→ SUPPLIED PASSAGE
To conservative critics, a widely used textbook’s version of how US and Soviet forces took control of Korea from Japanese colonialists in 1945 shows all that is wrong with the way South Korean history is taught to young people today.
The facts no one disputes are that, at the end of World War II, the Soviet military swept into northern Korea and installed a friendly communist government while a US military administration assumed control in the south.
But then the high school textbook takes a direction that has angered conservatives. It contends that the Japanese occupation was followed not by a free, self-determining Korea, but by a divided peninsula dominated once again by foreign powers.
“It was not our national flag that was hoisted to replace the Japanese flag. The flag that flew in its place was the American Stars and Stripes,” reads the textbook published by Kumsung Publishing.
“Our liberation through the Allied forces’ victory prevented us from building a new country according to our own wishes,” it says.
The critics include the government of South Korean President Lee Myung-bak, the conservative who came to power this year with a pledge to overturn a decade of liberal policies that he said had coddled North Korea and denigrated the US alliance — the alliance that liberals have accused of propping up South Korean dictators in the name of anti-communism.
On Oct. 30, the Ministry of Education, Science and Technology demanded that the authors of the Kumsung book and five other textbooks used in high schools delete or revise 55 sections that it said “undermine the legitimacy of the South Korean government.”
“A textbook of modern history should be written in a way that does not hurt our national pride,” it said.
The authors rejected the interference, saying critics were trying to “beautify” the country’s problematic history, overlooking Korean collaboration with the Japanese occupiers and postwar dictatorships. The liberal opposition in parliament said the government’s attempt to censor the textbooks was reminiscent of those dictatorships, which once exercised control so complete that it included what books South Koreans could read and the proper length of women’s skirts.

→ DIRECTION 1
Repeat the passage about the South Korean textbook dispute word for word, from "To conservative critics, a" up to and including "young people today.".
→ DIRECTION 2
Write the next part of the passage about the South Korean textbook dispute, picking up after its final sentence.
The data that follows isn't needed for anything here.

→ RECORDS SHOWN

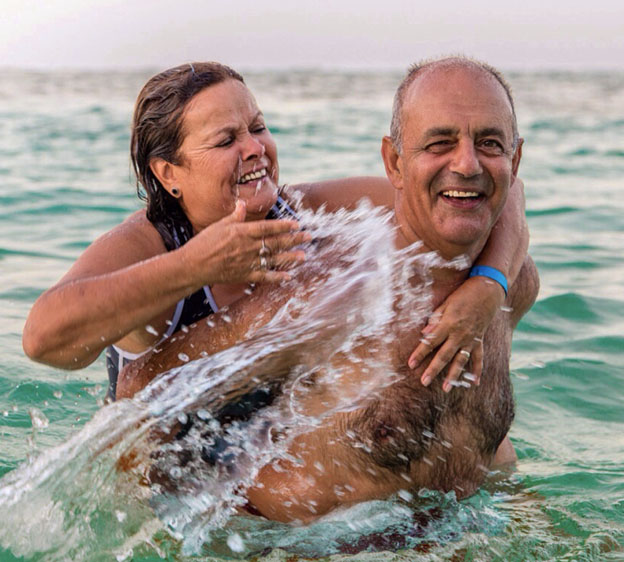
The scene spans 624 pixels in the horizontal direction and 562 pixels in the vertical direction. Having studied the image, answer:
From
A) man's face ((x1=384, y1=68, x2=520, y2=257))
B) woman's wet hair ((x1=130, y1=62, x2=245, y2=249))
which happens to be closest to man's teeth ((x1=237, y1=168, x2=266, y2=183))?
woman's wet hair ((x1=130, y1=62, x2=245, y2=249))

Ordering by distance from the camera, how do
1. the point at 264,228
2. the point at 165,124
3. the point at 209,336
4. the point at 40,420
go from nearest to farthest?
the point at 264,228, the point at 209,336, the point at 165,124, the point at 40,420

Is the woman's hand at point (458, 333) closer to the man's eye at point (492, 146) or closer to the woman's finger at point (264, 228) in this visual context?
the man's eye at point (492, 146)

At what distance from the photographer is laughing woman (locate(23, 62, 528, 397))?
2902 mm

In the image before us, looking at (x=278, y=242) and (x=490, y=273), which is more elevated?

→ ANSWER 1
To conservative critics, a widely used textbook’s version of how US and Soviet forces took control of Korea from Japanese colonialists in 1945 shows all that is wrong with the way South Korean history is taught to young people today.

→ ANSWER 2
“National pride? Patriotism? They should be based on historical facts,” said Hong Soon-kwon, a history professor and coauthor of the Kumsung textbook.
South Korea used to use a single government-issued modern-history textbook to teach teenagers. But in 2003, to encourage diversity in historical views, the government approved six privately published history textbooks for high school use.
Ever since, the textbooks have drawn criticism from conservatives, sharpening the larger debate over how to appraise past leaders — including the founding president, Syngman Rhee, and the military strongman Park Chung-hee — and the complicated relationship with the US.
Conservatives say the “left leaning” textbooks poison the minds of teenagers by reveling in dark corners of history. The books, they say, inspire a masochistic view of Korean history by demeaning the role of the Allied forces in Korea’s liberation from Japan, casting the US as an imperial power, and by dwelling on the faults of South Korean dictators while slighting their achievements, including their contributions to the country’s economic growth.
“The textbooks are teaching a patricidal history,” said Park Hyo-chong, a professor of ethics education at Seoul National University and the leader of Textbook Forum, a conservative group that campaigns against the textbooks.
“They teach that South Korea is a country that should not have been born,” he said.
Complaints like these were brushed aside by the previous government, which was liberal. But after Lee took office in February, government agencies issued their own complaints about the books.
One textbook, published by the Institute for Better Education, says that Rhee, revered as a nation-builder by the conservatives but detested by liberals as a ruthless anti-communist, exploited the North Korean threat to “shore up his dictatorial regime.”
The Ministry of National Defense has demanded a rewrite of the Rhee passage to read, “He did his best to contain communism.”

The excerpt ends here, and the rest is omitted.